While some conservationists are concerned about what they perceive as recently increased logging in the Adirondack Park, New York’s Department of Environmental Conservation has begun providing more information about the nearly 781,000 acres of privately owned timberlands covered by state conservation easements.
Those agreements govern many of the larger logging tracts and prevent other commercial development.
New York has paid landowners about $95 million for 162 easements since the 1970s, according to the DEC.
The agreements call for “sustainable forestry” and generally allow some public use like hiking, hunting and snowmobiling on certain haul roads.
Two companies that control almost two-thirds of the easement lands, Lyme Adirondack Timberlands and Molpus Woodlands Group, say their logging has not increased recently, shown by certification audits, despite a stronger market for higher-end wood since last year
The department in August added links on its webpage to the nonprofit groups that certify whether landholders are cutting less wood than they grow. Forest Stewardship Council and Sustainable Forestry Institute annual audits measure sustainable logging against estimated 10-year growth averages.
Some Adirondack conservationists want more detail in return for the public’s ownership share and proportionate payments of local property taxes on the timberlands. That would include annual logging and growth data on each holding and loggers’ management plans.
A previously unpublished list of all 50 Adirondack landowners governed by easements, obtained by the Adirondack Explorer from state officials, is now online at adirondackexplorer.org.
The DEC, which had posted plans specifying allowed public recreational uses on more than a dozen Adirondack tracts, which vary, has promised to post dozens more by the end of the year.
Read the full story at the Adirondack Explorer.
Photo by Mike Lynch.
“say their logging has not increased recently, shown by certification audits”
So are the audits accurate? It looks like logging has increased on the easements that I frequent but maybe overall it has not?
The audits are done by two independent not-for-profit certification groups. My guess is that their audits are accurate and my observations are just that – observations.
Seems like a non-story.
Was looking at one area logged last year on this easement. The amount of re-growth is amazing. It’s interesting even on one tract that was logged this summer there is already lots of new growth. The pictures in the explorer story mainly show the “destructive” side of the operations.

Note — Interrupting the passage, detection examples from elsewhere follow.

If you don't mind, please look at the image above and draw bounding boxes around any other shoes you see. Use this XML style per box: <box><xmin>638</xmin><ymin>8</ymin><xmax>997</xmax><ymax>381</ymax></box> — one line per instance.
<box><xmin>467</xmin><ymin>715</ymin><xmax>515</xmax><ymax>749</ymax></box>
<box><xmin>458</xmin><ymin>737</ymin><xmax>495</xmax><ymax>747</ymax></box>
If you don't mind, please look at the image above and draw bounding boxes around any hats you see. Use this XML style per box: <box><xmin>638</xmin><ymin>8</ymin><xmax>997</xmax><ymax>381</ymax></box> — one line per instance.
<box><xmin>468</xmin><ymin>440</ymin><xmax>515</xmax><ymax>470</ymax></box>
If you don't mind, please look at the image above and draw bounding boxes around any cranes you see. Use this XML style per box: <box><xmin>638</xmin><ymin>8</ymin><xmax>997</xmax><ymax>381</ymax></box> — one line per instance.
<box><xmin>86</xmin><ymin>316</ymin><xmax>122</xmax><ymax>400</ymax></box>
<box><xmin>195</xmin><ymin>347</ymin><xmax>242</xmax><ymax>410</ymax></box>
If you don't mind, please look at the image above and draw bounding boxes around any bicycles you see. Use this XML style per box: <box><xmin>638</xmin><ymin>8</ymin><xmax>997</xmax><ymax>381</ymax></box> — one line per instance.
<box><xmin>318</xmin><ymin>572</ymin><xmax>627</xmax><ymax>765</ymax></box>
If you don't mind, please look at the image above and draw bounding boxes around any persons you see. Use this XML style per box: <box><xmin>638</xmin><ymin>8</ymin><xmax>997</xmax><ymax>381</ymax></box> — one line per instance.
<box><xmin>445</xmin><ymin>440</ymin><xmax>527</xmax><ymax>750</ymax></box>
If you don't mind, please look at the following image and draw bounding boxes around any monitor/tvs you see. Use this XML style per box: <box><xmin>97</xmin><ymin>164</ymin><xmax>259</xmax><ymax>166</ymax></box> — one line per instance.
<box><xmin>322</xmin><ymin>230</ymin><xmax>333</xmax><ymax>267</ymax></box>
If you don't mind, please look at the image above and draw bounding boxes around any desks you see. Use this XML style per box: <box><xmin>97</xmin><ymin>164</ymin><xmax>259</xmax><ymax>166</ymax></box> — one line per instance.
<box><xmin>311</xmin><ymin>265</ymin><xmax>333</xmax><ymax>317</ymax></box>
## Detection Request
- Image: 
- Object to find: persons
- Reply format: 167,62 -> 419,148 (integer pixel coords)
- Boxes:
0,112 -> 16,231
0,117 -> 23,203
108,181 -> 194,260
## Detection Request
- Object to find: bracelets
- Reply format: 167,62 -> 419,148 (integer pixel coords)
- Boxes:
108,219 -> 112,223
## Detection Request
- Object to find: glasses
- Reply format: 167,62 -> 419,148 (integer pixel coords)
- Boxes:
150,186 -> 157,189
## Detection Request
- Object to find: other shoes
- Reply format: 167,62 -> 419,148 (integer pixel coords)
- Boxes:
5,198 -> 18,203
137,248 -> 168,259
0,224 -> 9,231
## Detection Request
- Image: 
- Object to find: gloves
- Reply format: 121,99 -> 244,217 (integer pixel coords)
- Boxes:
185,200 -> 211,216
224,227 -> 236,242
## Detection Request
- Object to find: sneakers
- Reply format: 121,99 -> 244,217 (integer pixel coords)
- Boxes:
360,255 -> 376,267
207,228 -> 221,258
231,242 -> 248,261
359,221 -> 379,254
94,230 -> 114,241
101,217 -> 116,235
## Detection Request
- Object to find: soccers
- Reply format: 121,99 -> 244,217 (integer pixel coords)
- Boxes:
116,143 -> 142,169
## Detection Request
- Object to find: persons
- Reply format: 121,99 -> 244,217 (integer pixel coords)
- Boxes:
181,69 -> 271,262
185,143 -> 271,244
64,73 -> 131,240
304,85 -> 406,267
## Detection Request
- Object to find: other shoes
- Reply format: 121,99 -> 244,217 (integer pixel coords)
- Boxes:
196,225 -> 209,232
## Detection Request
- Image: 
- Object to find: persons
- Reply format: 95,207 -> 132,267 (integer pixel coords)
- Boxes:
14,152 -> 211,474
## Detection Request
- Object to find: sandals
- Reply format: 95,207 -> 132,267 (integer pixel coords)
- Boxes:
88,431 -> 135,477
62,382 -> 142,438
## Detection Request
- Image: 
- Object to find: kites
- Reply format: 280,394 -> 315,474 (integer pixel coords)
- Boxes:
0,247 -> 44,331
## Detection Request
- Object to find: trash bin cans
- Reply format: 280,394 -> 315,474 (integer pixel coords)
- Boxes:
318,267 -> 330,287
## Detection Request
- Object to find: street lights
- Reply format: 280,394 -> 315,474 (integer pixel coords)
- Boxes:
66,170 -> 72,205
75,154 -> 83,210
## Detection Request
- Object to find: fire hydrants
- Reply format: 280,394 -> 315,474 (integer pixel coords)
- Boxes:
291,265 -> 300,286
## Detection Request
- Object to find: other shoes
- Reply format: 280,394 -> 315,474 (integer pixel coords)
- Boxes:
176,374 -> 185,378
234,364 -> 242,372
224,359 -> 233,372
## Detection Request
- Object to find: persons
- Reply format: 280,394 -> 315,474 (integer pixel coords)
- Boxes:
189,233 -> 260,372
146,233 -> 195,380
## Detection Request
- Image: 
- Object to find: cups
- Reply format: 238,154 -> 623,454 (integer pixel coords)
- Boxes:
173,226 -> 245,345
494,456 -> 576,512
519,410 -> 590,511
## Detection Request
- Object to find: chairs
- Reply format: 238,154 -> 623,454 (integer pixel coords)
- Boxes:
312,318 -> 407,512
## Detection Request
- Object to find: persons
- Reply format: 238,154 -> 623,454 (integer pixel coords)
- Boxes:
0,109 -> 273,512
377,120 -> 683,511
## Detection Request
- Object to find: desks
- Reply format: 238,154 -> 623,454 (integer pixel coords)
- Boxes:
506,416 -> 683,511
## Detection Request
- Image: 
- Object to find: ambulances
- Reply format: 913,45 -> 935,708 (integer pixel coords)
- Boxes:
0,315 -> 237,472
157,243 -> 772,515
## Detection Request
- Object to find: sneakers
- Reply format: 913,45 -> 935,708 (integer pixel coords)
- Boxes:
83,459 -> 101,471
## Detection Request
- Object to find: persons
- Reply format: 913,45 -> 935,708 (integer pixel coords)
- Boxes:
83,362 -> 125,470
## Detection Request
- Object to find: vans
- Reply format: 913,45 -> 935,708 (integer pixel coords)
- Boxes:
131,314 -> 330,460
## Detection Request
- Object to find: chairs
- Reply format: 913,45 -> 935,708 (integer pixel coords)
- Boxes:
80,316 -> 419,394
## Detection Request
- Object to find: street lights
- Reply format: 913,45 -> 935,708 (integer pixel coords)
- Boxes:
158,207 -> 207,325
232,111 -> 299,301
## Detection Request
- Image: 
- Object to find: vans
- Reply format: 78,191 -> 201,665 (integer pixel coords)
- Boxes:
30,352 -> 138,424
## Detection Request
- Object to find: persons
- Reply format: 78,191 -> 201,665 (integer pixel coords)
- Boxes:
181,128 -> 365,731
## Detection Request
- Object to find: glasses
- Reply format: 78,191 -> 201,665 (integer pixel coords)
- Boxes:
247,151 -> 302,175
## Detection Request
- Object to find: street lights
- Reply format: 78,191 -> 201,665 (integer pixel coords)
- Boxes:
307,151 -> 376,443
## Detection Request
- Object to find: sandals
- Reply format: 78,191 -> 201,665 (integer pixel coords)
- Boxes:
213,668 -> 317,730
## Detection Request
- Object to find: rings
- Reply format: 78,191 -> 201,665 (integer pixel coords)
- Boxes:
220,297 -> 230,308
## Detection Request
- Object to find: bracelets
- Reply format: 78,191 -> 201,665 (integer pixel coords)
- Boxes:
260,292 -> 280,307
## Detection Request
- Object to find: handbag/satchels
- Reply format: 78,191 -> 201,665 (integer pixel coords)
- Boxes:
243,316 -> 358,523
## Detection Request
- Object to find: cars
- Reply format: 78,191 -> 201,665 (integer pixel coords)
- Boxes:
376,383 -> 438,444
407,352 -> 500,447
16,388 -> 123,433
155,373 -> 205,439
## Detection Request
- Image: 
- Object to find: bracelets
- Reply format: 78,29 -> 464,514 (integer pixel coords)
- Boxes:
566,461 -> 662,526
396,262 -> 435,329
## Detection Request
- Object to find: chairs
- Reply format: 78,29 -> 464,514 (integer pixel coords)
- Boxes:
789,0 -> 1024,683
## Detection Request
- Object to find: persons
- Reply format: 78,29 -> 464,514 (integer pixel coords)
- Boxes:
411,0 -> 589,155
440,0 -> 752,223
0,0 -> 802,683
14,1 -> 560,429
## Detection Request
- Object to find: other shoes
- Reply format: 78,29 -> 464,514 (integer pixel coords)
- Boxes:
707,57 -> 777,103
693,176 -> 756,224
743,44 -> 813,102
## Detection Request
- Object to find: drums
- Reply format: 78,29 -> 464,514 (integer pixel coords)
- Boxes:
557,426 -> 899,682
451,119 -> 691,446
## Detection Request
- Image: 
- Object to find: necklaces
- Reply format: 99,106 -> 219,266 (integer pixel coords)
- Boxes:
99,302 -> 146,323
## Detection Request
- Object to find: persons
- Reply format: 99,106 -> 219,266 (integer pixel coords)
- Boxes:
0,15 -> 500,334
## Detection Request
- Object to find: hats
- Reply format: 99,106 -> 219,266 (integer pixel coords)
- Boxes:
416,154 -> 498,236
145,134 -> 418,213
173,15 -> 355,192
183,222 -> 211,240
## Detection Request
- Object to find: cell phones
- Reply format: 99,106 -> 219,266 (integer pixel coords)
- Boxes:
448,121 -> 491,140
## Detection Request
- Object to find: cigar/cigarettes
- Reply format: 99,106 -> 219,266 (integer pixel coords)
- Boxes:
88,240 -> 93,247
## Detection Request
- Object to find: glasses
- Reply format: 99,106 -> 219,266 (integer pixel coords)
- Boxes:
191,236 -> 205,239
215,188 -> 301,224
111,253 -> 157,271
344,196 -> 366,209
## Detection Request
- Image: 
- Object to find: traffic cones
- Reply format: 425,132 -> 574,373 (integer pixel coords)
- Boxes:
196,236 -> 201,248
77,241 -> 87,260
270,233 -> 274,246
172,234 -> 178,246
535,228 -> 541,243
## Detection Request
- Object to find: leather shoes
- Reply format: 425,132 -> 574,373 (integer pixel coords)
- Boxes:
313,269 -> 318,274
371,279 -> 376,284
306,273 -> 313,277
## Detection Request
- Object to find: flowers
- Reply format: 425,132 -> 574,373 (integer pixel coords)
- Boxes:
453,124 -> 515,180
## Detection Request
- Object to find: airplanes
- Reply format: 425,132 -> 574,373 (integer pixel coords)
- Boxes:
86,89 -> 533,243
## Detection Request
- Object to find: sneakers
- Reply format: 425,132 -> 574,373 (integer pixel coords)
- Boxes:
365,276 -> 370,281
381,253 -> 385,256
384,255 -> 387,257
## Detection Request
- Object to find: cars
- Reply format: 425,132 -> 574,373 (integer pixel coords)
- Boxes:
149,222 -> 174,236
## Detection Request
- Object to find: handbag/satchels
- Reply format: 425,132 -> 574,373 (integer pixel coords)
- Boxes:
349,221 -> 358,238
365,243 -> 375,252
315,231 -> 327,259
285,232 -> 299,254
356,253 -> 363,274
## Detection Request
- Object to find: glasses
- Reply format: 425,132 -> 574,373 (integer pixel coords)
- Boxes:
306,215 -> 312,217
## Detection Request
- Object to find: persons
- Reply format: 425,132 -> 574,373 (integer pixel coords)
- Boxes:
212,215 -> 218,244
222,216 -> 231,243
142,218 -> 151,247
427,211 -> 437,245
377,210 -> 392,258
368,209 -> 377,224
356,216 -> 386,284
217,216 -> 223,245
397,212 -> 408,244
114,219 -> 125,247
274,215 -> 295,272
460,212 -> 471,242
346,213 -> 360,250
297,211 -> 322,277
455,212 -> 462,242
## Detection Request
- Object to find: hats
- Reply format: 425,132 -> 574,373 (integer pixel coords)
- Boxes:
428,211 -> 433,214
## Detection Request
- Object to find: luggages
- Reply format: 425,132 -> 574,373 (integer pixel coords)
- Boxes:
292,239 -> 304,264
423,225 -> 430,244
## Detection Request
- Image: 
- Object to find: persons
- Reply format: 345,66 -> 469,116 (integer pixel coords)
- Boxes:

“Some Adirondack conservationists want more detail …”
Who are they? Major orgs? Any quotes?
Why don’t they just ask for what they want? Them to stop cutting – seems like a conservation thing. These easements have just allowed them to poke around where they normally would be trespassing to check it out.
On a lease that I’m familiar with, logging practices have improved with the chipping of slash at the header and the Lyme Company foresters are doing an excellent job of timber selection and monitoring private leases.
I support sustainable forestry but I can tell you that some of the former Finch lands now owned by Upper Hudson Woodlands ATP look like a cyclone hit them. These are lands that don’t have public access, maybe it’s different on those tracts. I know the logger that cut these lands, they did what they were asked to do by the owner.
Dan,
Which tracts are those?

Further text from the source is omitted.